Conclusions: The results show that oxidative stress induced by LPS caused early ERK1/2 phosphorylation that indirectly participated in delayed Stat1 tyrosine phosphorylation, and heparin interferes with these processes. Therefore, TLR-4 activation induces a complex pattern of intracellular and extracellular signaling that is, at least in part, cell-type dependent, and that heparin can interfere with the inflammatory cascade and specifically attenuate certain proinflammatory responses.

Acknowledgement: Supported by the Spanish Ministry of Education and Science (CICYT) and by the European Community's Seventh Framework Programme (FP7/2007-201, grant no 201024, European Stroke Network).

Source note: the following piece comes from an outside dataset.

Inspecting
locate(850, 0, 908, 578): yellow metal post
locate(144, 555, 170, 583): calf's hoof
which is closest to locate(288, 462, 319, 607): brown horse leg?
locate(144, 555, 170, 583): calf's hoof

712. Nitric oxide production induced by hypoxia modulates HIF-1 alpha expression in cultured astrocytes through interaction with superoxide

Q. Chen, W. Liu, X. Sun and K. Liu

College of Pharmacy, University of New Mexico, Albuquerque, New Mexico, USA

Objectives: Ischemic stroke results in cerebral tissue hypoxia, and increased expression of hypoxia-inducible factor (HIF) is critically implicated in ischemic tissue damage. Understanding the mechanisms of HIF-1alpha regulation has been an important research focus. ¹ Nitric oxide (NO) and superoxide generation are increased under hypoxia/ischemic conditions,^2,3 and each of them has been independently shown to regulate HIF-1alpha expression under several pathological conditions. In this study, we investigated the cross-affects of these two radicals on the expression of HIF-1 alpha in hypoxic astrocytes.

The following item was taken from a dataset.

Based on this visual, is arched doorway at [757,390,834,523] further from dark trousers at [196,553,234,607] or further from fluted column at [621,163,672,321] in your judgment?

Methods: Immediately after the change of oxygen-free medium, astrocytes were placed into a humidity and air-tight chamber, which was flushed with 5%CO₂/95%N₂ for 15 min, then sealed and kept under 37°C for another 145 min. NO concentration in the conditioned medium was measured with the inNO-T nitric oxide measurement system using the amino-700 sensor; intracellular superoxide production was analyzed by fluorescence staining; HIF-1 alpha expression was measured with western blot.

Results: 2 hr-hypoxia remarkably increased HIF-1alpha protein levels in astrocytes, which was accompanied by increased NO and superoxide production. Decreasing superoxide with NAC, NADPH oxidase inhibitor (DPI), or SOD mimetic (MnTMPyP) decreased hypoxia-induced HIF-1 alpha protein expression, and increased NO production. NO synthase (NOS) inhibitor L-NAME alone inhibited superoxide generation as well as hypoxia-induced HIF-1alpha protein expression, however, it increased HIF-1apha protein in the presence of superoxide scavengers. Moreover, NO scavenger PTIO increased hypoxia-induced HIF-1 alpha protein expression and superoxide production. Incubation of astrocytes with peroxynitrite, the product of NO and superoxide reaction, did not change the expression of HIF-1 alpha protein expression under hypoxia condition.

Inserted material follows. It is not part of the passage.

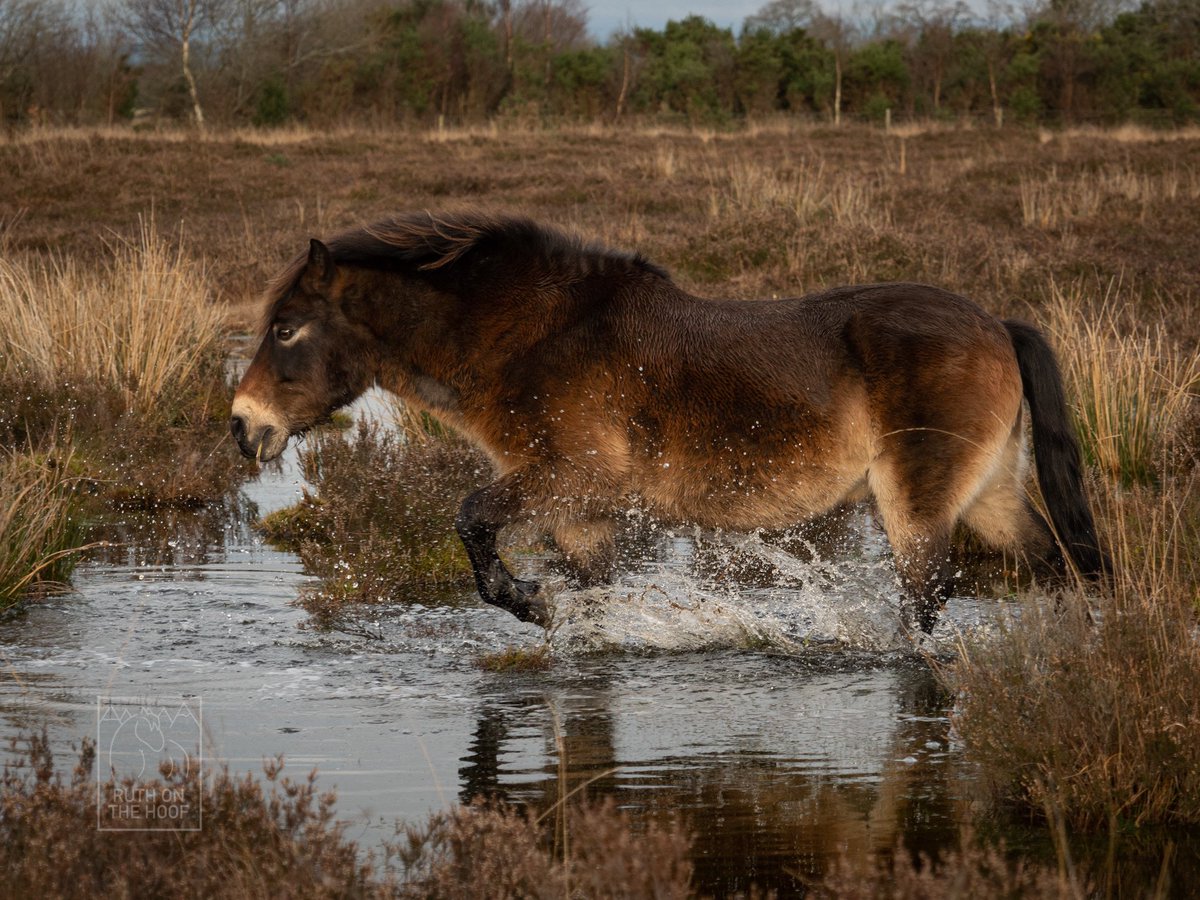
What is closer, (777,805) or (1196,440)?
(777,805)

Conclusion: These results suggest that superoxide critically contributes to hypoxia-induced HIF-1alpha protein stabilization under hypoxic condition. More importantly, our results indicate that hypoxia-induced NO generation may represent an endogenous mechanism for limiting the over-reaction to hypoxia stress by inhibiting HIF-1alpha protein expression.

Keywords: Hypoxia, nitric oxide, superoxide, hypoxia-inducible factor-1 alpha.